Writing in the journal Nature, the team warned that the world is headed toward a tipping point marked by extinctions and unpredictable changes on a scale not seen since the glaciers retreated 12,000 years ago.
"There is a very high possibility that by the end of the century, the Earth is going to be a very different place," study author Anthony Barnosky of the University of California, Berkeley, told LiveScience.
To reach the conclusion, Barnosky and 17 other scientists from US, Canada, South America and Europe reviewed research on climate change and ecology to assess evidence for what the future holds.
The results could cause some plant and animal species to disappear, new mixes of remaining species and huge disruptions to crops, leading to global political instability, they found.
At certain thresholds, putting more pressure on the environment leads to a point of no return, Barnosky said.
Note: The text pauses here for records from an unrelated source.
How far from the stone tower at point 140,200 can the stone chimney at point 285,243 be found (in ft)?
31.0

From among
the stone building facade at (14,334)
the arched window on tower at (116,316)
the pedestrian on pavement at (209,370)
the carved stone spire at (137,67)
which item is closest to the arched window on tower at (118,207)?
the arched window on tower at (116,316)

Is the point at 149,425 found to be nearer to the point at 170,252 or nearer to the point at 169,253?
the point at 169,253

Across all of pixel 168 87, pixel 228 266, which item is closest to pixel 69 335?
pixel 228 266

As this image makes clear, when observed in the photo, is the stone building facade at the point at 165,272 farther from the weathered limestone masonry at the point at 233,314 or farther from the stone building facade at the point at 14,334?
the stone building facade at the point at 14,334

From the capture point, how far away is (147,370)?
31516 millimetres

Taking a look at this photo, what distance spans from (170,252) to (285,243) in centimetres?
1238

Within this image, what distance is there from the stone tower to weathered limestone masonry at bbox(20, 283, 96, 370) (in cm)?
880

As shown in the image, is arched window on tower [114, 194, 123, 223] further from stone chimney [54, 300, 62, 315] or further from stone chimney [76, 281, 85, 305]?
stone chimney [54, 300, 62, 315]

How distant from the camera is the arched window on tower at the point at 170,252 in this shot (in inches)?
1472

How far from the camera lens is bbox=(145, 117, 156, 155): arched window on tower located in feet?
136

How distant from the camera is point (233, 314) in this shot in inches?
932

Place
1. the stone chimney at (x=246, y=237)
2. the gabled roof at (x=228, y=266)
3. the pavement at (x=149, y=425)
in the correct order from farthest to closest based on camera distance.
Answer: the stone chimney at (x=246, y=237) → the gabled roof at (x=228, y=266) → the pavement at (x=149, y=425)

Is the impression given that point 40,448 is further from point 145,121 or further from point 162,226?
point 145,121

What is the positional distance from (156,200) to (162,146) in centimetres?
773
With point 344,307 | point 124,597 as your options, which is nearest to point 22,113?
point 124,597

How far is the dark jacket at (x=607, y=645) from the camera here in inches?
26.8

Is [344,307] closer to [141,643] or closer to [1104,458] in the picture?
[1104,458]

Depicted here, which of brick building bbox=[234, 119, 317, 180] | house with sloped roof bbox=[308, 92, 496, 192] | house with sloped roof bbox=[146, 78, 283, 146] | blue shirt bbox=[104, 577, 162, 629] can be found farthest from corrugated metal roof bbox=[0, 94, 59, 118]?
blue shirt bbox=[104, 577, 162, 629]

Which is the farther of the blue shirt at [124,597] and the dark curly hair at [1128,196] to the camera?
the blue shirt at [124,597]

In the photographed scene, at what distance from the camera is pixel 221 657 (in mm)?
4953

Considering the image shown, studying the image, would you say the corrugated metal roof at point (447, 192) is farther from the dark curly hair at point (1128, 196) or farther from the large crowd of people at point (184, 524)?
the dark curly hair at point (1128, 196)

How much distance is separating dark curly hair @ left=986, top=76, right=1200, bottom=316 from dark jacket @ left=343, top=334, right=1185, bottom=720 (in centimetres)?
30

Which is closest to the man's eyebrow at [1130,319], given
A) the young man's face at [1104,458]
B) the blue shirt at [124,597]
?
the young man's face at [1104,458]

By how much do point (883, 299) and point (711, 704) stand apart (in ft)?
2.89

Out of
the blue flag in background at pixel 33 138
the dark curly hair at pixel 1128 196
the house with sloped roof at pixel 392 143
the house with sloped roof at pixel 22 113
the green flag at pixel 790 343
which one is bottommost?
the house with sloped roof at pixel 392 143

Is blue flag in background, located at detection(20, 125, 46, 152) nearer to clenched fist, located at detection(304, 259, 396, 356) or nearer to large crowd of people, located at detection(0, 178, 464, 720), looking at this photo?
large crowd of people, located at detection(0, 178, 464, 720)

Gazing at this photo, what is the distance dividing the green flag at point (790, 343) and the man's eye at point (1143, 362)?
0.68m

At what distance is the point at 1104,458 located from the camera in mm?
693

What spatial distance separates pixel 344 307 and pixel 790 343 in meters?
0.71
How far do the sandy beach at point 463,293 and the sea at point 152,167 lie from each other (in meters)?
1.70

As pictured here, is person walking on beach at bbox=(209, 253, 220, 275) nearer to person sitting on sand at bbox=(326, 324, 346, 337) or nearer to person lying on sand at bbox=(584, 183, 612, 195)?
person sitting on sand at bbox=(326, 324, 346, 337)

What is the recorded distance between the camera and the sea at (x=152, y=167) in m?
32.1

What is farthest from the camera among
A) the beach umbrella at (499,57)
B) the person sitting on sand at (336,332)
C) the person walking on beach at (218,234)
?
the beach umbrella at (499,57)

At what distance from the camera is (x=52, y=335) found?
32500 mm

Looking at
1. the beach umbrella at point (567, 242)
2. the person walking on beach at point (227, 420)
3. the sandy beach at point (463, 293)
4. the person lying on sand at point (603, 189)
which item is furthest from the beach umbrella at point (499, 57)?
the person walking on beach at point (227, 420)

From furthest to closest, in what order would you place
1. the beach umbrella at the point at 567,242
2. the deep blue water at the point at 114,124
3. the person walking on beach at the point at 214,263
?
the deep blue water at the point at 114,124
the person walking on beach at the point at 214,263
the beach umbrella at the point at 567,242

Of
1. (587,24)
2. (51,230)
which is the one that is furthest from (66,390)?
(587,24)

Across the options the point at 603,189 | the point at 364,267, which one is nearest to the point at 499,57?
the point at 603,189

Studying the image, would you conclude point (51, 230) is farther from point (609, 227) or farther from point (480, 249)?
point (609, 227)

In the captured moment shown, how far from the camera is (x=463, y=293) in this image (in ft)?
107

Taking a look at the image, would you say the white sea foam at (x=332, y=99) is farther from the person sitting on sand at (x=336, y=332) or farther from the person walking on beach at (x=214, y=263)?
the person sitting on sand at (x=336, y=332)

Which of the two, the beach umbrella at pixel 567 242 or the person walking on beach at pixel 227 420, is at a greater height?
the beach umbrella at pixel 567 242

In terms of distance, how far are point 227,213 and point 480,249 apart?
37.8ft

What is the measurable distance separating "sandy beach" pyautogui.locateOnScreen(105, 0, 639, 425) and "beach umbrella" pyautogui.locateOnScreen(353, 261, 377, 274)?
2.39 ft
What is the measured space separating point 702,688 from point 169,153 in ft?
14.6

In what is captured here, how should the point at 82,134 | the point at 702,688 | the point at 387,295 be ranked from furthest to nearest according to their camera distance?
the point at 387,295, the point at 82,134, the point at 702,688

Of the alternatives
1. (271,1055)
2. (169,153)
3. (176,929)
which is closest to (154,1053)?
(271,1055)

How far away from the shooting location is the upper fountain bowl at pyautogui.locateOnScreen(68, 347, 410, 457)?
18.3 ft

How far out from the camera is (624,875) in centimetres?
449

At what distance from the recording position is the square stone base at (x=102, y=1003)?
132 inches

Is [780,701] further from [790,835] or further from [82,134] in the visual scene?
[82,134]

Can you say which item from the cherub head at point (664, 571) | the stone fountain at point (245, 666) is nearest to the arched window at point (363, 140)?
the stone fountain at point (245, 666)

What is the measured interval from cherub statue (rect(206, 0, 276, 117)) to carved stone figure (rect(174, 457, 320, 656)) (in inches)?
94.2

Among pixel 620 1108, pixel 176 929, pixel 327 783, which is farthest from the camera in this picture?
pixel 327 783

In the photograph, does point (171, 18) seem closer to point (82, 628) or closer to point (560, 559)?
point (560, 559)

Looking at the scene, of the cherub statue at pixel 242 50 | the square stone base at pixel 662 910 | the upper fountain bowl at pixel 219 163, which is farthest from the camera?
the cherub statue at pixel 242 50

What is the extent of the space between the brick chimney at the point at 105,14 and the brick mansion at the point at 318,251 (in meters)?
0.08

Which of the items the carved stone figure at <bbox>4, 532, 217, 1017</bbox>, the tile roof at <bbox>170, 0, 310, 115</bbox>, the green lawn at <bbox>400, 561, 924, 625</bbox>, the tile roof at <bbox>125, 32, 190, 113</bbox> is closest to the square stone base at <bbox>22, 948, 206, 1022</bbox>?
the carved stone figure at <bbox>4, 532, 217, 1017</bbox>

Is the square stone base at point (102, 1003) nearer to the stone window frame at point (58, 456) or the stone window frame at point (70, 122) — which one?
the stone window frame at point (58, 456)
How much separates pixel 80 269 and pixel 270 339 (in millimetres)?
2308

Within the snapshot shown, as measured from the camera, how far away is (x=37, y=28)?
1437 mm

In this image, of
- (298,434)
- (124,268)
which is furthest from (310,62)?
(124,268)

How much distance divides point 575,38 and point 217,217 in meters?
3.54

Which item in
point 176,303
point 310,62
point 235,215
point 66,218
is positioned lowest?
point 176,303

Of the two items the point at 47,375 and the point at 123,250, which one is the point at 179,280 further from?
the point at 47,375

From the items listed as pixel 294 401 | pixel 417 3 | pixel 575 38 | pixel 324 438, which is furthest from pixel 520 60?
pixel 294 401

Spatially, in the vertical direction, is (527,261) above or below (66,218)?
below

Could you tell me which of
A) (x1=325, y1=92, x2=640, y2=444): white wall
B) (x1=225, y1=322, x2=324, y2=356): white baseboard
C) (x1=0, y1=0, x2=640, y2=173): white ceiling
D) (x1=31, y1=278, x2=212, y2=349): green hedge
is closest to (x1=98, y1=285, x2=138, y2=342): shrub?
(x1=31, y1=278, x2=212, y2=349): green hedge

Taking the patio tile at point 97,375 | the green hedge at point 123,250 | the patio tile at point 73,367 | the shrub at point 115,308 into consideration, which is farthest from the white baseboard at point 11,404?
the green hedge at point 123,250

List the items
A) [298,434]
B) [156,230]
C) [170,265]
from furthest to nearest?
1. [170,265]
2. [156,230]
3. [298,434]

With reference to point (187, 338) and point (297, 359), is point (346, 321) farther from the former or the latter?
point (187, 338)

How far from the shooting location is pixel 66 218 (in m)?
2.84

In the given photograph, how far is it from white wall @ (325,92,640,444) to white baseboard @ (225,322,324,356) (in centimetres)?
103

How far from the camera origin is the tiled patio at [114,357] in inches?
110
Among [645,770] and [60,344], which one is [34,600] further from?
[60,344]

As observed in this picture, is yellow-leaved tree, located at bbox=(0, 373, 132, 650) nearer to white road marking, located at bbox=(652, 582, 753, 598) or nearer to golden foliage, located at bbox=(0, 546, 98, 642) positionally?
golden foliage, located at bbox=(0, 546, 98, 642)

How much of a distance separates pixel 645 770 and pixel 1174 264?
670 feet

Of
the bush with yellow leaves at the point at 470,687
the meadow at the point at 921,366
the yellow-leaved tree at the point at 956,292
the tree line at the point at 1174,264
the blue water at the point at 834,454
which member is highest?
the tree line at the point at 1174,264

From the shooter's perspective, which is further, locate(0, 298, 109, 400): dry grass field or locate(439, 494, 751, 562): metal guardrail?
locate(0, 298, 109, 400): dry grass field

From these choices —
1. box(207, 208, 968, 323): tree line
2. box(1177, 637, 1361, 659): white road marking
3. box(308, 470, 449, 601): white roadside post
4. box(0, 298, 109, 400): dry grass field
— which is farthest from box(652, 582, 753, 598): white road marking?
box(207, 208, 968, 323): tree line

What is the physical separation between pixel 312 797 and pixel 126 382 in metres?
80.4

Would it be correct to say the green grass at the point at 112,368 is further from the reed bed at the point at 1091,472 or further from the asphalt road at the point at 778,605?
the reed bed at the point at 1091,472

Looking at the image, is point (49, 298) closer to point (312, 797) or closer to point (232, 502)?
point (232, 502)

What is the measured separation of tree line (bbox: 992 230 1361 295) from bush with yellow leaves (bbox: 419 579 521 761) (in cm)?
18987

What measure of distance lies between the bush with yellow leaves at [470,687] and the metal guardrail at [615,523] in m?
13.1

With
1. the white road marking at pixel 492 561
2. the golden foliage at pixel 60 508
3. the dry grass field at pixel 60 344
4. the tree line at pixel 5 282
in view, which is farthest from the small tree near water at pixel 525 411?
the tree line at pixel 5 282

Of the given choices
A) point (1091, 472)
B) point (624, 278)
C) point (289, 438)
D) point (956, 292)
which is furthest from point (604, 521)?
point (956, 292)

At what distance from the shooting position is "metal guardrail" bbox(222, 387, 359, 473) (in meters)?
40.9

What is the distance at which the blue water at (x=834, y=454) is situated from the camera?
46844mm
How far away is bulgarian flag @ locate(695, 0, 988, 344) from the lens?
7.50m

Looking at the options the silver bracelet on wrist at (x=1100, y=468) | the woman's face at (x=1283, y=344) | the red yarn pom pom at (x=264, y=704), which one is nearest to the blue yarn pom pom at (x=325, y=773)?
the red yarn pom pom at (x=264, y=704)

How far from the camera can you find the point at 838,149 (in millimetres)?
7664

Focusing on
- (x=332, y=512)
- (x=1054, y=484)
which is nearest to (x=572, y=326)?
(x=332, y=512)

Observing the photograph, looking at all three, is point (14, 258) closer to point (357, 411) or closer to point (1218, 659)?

The most recent example of one of these transitions is the end of the last glacial period.
Within not much more than 3,000 years, the Earth went from being 30 per cent covered in ice to its present, nearly ice-free condition. Most extinctions and ecological changes occurred in just 1,600 years.
Earth's biodiversity still has not recovered to what it was. But humans are causing changes even faster than the natural ones that pushed back the glaciers -- and the changes are bigger, Barnosky said.
Driven by a 35 per cent increase in atmospheric carbon dioxide since the start of the Industrial Revolution, global temperatures are rising faster than they did back then, he pointed out.
Likewise, humans have completely transformed 43 per cent of Earth's land surface for cities and agriculture, compared with the 30 per cent land surface transition that occurred at the end of the last glacial period, Barnosky said. In addition, the human population has exploded, putting ever more pressure on existing resources, he added.
"Every change we look at that we have accomplished in the past couple of centuries is actually more than what preceded one of these major state changes in the past," Barnosky said. The results are difficult to predict, because tipping points, by their definition, take the planet into uncharted territory.
Based on past transitions, the researchers predict a major loss of species, as well as changes in the makeup of species in various communities on the local level.
Meanwhile, humans may well be knotting our own noose as we burn through Earth's resources, Barnosky said. "These ecological systems actually give us our life support, our crops, our fisheries, clean water," he noted.
The researchers also pointed out that as resources shift from one nation to another, political instability can easily follow.
Pulling back from the ledge will require international cooperation otherwise, under business-as-usual conditions, humankind will be using 50 per cent of the land surface on the planet by 2025, Barnosky said.
It seems unavoidable that the human population will reach 9 billion by 2050, so we'll have to become more efficient to sustain ourselves, he said. That means more efficient energy use and energy production, a greater focus on renewable resources, and a need to save species and habitat today for future generations, Barnosky said.
"We're at a crossroads where if we choose to do nothing we really do face these tipping points and a less-good future for our immediate descendants," he added.